Many were surprised that it was Annan Athletic and not Spartans who took the place of Gretna FC in the Scottish Football League when Gretna folded in 2008. The facilities Spartans have at their ground at Ainslie Park are superb for a club plying its trade in the Amateur league.

At their old home-ground, City Park, Spartans have had two great Scottish Cup runs in recent times, eliminating SFL sides and playing ties against SPL outfits Livingston and St.Mirren. The latter escaped Edinburgh with a 0-0 draw and won the replay 3-0 at Love Street.

The club is renowned for its fantastic infrastructure and facilities, as well as its football. For many years it has produced talent on the pitch, and off it has a reputation for strong community values. As journalism students and avid football fans, we decided to go along to Ainslie Park to have a look for ourselves at their top of-the-table clash against Edinburgh University.

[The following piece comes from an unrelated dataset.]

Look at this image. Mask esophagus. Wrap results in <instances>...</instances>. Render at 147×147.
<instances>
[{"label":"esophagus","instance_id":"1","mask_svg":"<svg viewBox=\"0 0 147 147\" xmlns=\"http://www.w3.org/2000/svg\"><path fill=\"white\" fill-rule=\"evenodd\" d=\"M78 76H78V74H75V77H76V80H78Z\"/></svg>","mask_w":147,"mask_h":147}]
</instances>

On arrival at the club, the impressive facilities are clear to see. The complex consists of a 3G-astro-grass full sized pitch, small five-a-side courts and, of course, a grass playing surface. What is most refreshing to see is that all are in use; with a Spartans under-19 team playing on the astro and a five-a-side court occupied as well. However the facilities are not only restricted to football.

The club boasts an all-seated stand which holds 504, stretching the length of the pitch, and an upstairs café and lounge, with a balcony for viewing the action behind the south facing goal. Overall the ground can hold up to 2,400 supporters.

As kick off approached the stand filled up, near to capacity, and the players emerged from the dressing rooms. As soon as the first ball was kicked there was a cheer from the fans in support and expectation of another Spartans victory.

By the half-time whistle, Spartans had a two-goal lead, a deserved reward for some entertaining and effective football in the first 45 minutes. The support made its way from their seats to the shelter of the Café upstairs, tucking into the traditional half time snacks on offer. Conversation was, as you would expect, focused on the game and it’s clear from the passion in the voices of the Spartans faithful that the club means a great deal to them.

When the game resumed Spartans continued their dominance on the field and added to their two-goal tally shortly after the restart. As the game ended the fans rose to their feet and applauded a comfortable 3-0 win.

Instead of making a quick get away to their cars or beginning the walk home, a section of the support stayed behind and go up to the café once more. There they discussed the game as well as a future Scottish Cup tie with East Stirlingshire from the Third Division.

Spartans have made the move from the now derelict City Park, into purpose-built Ainslie Park but this is not simply a football team, but a great community football club.

The Spartans Community Football Academy commits to supporting and delivering a range of community projects including the Adult Literacy Programmes in association with Heart of Midlothian Community and Education Trust, HBOS and the City of Edinburgh Council. It is this community spirit which is the driving force behind the club and the secret to its success.

The Scottish Cup upsets apart, Spartans’ other claim to fame is having more registered players than almost any other club in Scotland. It has a huge and successful youth system and since season 2008/09, Spartans has had a ladies team in the Scottish Women’s Premier League since amalgamating with Edinburgh Ladies F.C. Spartans is an incredible club and with its facilities and community work, we believe they ought to be in the Scottish Football League.

We thoroughly enjoyed our visit to Ainslie Park and would certainly welcome a return trip.